* EXTRACT PROVIDED
[START]
TXU Energy review
TXU is the largest, most recognizable electricity provider in Texas, with the widest plan menu and a polished app — at a premium price. Here's an honest look, including its split review picture, and where Base fits.
Compare your Base rate to TXU Energy in about two minutes.
Researched and written by the Base Power team · Last updated May 27, 2026
How we review: we pull each provider's ownership, plan structure, and fees from public filings and Electricity Facts Labels, and cite every review score to a named third party. Rates and scores change — we link the sources so you can check the current numbers.
The verdict
TXU fits Texans who want a trusted, full-service incumbent with a polished app and specialty plans — especially solar homeowners (its buyback suite is strong) and night-heavy households (free nights) — and who'll pay a premium for that breadth and brand. Pure price-shoppers will almost always find a cheaper rate elsewhere, which is exactly the gap a flat-rate provider like Base targets.
The company
Who is TXU Energy?
TXU Energy is the largest and best-known retail electricity provider in Texas, serving roughly 1.7 million customers statewide. It dates to deregulation in 2002 and, after a turbulent decade — a 2007 private-equity buyout and its parent's 2014 bankruptcy — emerged under Vistra Corp, which rebranded the parent in 2016. TXU's parent is Vistra, not NRG (a frequent mix-up among the big Texas brands).
TXU's strength is breadth. It offers the widest plan menu in the state — fixed-rate, bill-credit, free-nights and time-of-use, and an especially deep solar buyback suite — plus a well-regarded mobile app. The trade-off is price: its mass-market fixed plans are consistently positioned at a premium, which is the recurring theme in both its reviews and its complaint data.
Founded
2002
Headquarters
Irving, TX
Parent company
Vistra Corp (NYSE: VST)
Ownership: TXU Energy was taken private in 2007 (by KKR, TPG, and Goldman Sachs via Energy Future Holdings), survived that company's 2014 bankruptcy, and emerged under a reorganized parent that rebranded to Vistra Energy in 2016. Its parent is Vistra Corp — not NRG.
[END]
* INFORMATION PROVIDED
[START]
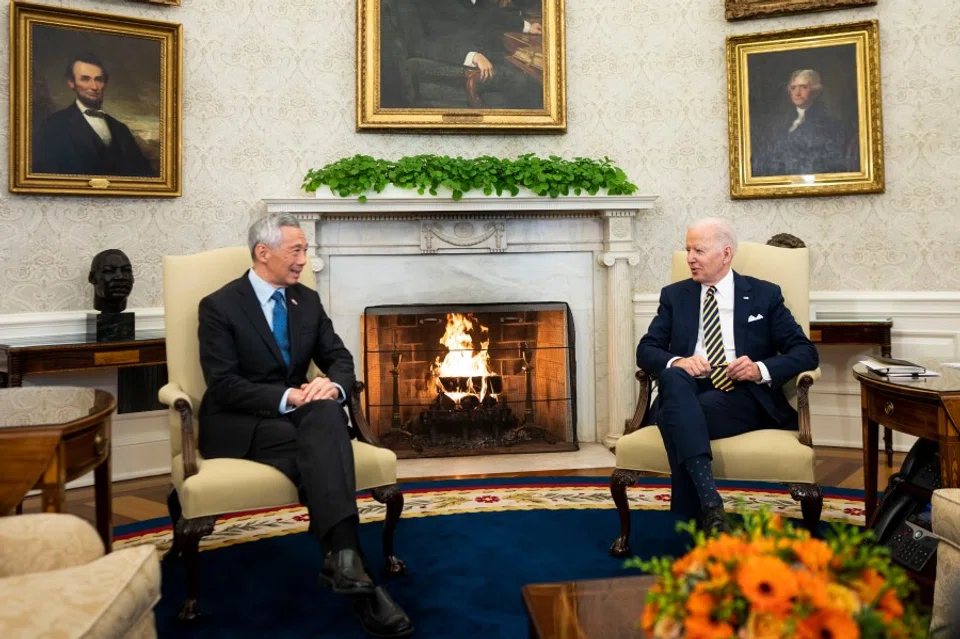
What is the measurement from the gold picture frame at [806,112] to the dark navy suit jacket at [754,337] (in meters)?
2.27

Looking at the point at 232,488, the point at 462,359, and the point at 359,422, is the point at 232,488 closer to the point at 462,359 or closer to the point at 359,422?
the point at 359,422

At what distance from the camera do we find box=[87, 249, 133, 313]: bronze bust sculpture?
452 cm

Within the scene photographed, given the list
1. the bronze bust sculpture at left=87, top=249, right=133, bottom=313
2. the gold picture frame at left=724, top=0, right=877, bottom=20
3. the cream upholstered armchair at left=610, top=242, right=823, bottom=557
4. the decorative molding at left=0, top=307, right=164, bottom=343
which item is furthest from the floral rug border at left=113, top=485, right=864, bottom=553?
the gold picture frame at left=724, top=0, right=877, bottom=20

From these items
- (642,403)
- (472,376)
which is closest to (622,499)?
(642,403)

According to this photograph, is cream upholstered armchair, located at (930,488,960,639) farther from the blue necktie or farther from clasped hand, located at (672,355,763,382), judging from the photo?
the blue necktie

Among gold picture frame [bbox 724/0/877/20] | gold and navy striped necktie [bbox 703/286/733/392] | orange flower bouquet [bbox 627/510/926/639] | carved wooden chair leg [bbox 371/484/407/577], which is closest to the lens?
orange flower bouquet [bbox 627/510/926/639]

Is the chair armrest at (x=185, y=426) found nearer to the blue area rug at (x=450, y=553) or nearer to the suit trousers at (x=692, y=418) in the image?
the blue area rug at (x=450, y=553)

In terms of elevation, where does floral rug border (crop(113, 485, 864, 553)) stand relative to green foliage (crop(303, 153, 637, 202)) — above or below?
below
[END]
* EXERCISE DESCRIPTION
Output the passage of the TXU Energy review from "The company" up to and including "its complaint data.", word for word. The listing plays no part in this.

* TASK SOLUTION
The company
Who is TXU Energy?
TXU Energy is the largest and best-known retail electricity provider in Texas, serving roughly 1.7 million customers statewide. It dates to deregulation in 2002 and, after a turbulent decade — a 2007 private-equity buyout and its parent's 2014 bankruptcy — emerged under Vistra Corp, which rebranded the parent in 2016. TXU's parent is Vistra, not NRG (a frequent mix-up among the big Texas brands).
TXU's strength is breadth. It offers the widest plan menu in the state — fixed-rate, bill-credit, free-nights and time-of-use, and an especially deep solar buyback suite — plus a well-regarded mobile app. The trade-off is price: its mass-market fixed plans are consistently positioned at a premium, which is the recurring theme in both its reviews and its complaint data.